▸ **Exercise details**
Among the entries below, find all lines that include "Tanzania" and copy them.

[Start of Attachment]

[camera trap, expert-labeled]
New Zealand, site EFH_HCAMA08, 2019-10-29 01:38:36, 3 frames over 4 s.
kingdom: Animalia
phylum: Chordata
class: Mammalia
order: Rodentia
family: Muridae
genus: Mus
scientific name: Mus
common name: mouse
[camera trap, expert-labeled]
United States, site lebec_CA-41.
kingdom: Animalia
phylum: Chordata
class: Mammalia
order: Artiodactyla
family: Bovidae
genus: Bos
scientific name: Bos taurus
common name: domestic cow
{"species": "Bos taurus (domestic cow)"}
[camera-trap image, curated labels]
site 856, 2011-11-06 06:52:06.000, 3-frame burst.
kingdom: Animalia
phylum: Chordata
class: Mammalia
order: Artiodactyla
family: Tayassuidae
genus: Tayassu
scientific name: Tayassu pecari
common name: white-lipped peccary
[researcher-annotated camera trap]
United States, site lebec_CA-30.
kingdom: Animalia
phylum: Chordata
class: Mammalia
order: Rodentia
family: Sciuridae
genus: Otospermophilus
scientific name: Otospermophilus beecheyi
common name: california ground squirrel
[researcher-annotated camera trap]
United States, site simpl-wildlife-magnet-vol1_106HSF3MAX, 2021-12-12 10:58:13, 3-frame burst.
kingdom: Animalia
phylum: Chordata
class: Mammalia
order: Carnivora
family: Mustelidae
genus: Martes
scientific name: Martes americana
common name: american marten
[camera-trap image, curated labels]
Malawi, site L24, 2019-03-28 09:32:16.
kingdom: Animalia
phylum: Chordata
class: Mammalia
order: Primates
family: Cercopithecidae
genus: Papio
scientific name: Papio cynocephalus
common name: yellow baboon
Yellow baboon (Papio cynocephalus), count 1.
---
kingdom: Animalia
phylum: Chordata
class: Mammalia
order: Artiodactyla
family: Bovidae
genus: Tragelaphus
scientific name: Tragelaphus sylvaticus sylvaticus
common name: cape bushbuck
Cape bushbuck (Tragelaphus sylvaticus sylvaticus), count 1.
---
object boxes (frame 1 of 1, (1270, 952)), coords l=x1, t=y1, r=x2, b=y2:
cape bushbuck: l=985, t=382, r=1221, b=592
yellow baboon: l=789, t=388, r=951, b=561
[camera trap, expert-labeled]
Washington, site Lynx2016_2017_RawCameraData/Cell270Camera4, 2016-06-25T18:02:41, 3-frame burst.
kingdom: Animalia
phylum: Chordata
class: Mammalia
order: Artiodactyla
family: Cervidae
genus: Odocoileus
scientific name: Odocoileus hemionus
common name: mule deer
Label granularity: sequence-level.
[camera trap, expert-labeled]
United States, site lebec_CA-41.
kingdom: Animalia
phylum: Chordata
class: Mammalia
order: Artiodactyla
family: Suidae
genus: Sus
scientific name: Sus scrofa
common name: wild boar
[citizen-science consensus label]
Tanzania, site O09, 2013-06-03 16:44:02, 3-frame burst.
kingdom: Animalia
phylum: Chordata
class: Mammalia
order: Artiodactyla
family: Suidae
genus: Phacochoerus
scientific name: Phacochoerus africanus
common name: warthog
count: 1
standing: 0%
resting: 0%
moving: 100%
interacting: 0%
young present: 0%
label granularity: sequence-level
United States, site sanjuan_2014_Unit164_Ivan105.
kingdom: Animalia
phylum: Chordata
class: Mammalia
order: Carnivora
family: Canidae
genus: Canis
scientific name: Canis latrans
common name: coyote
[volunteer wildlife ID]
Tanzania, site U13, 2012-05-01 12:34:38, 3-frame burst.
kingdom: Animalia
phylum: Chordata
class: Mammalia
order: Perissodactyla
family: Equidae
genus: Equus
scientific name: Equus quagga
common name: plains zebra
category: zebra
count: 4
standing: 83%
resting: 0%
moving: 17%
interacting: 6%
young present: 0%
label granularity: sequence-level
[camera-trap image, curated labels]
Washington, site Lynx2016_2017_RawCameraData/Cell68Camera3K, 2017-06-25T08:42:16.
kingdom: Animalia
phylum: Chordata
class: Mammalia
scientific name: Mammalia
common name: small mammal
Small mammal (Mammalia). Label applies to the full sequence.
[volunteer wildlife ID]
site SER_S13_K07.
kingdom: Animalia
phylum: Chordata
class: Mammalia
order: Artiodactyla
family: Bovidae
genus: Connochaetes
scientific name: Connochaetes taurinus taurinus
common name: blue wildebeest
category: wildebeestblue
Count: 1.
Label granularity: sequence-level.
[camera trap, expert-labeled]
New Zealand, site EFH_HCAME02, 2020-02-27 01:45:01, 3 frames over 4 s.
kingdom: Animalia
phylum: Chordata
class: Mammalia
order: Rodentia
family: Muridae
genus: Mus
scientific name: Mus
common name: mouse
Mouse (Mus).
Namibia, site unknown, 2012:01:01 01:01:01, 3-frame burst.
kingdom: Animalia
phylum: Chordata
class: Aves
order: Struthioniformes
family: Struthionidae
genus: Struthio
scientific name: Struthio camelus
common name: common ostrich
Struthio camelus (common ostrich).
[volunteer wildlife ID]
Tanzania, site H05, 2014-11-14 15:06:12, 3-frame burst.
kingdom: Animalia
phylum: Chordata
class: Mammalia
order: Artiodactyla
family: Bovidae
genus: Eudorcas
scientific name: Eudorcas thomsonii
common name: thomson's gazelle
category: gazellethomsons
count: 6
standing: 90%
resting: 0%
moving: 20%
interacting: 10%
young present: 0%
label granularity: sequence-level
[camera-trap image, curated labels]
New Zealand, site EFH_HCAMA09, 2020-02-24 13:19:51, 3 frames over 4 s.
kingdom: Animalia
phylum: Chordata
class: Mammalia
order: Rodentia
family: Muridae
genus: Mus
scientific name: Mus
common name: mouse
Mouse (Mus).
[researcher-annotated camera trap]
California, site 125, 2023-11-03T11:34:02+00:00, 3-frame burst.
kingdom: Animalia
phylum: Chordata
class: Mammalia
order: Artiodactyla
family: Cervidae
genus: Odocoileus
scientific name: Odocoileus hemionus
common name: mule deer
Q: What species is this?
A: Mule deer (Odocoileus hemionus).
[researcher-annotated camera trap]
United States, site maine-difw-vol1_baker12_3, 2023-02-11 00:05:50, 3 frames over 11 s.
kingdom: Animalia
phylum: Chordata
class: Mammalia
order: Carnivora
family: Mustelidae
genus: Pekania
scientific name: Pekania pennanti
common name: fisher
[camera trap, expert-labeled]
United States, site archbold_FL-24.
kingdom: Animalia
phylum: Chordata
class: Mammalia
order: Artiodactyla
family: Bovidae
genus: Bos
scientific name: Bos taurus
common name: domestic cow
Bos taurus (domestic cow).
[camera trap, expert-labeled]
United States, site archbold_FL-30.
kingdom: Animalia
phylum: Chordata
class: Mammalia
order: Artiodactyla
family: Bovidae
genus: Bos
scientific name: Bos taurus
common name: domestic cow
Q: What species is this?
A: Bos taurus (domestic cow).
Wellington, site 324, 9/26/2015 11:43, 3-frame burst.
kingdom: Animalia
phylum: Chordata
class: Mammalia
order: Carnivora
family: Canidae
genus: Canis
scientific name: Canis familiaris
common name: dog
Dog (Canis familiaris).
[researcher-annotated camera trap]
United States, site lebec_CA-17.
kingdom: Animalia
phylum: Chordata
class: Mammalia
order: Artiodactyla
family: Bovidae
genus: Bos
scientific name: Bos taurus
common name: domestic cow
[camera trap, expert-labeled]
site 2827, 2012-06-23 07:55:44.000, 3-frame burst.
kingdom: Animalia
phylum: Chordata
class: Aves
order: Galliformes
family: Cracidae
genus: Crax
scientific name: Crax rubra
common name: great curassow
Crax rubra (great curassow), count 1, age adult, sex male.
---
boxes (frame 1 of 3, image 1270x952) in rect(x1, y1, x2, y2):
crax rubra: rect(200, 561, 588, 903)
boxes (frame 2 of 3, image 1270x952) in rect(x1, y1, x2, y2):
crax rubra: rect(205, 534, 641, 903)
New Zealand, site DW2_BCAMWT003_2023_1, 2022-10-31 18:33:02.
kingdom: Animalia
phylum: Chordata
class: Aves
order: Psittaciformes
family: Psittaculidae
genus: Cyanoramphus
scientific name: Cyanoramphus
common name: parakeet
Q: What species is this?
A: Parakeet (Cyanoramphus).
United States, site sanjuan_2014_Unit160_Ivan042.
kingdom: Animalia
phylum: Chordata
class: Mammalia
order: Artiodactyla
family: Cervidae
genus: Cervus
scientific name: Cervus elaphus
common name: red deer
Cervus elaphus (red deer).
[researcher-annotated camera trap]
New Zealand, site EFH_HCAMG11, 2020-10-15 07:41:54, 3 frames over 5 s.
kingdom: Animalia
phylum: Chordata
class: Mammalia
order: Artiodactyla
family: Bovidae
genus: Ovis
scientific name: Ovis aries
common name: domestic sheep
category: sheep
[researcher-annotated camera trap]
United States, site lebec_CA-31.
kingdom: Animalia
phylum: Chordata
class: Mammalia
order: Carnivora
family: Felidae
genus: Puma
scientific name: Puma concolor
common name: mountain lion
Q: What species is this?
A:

[End of Attachment]

▸ **Result**
Tanzania, site O09, 2013-06-03 16:44:02, 3-frame burst.
Tanzania, site U13, 2012-05-01 12:34:38, 3-frame burst.
Tanzania, site H05, 2014-11-14 15:06:12, 3-frame burst.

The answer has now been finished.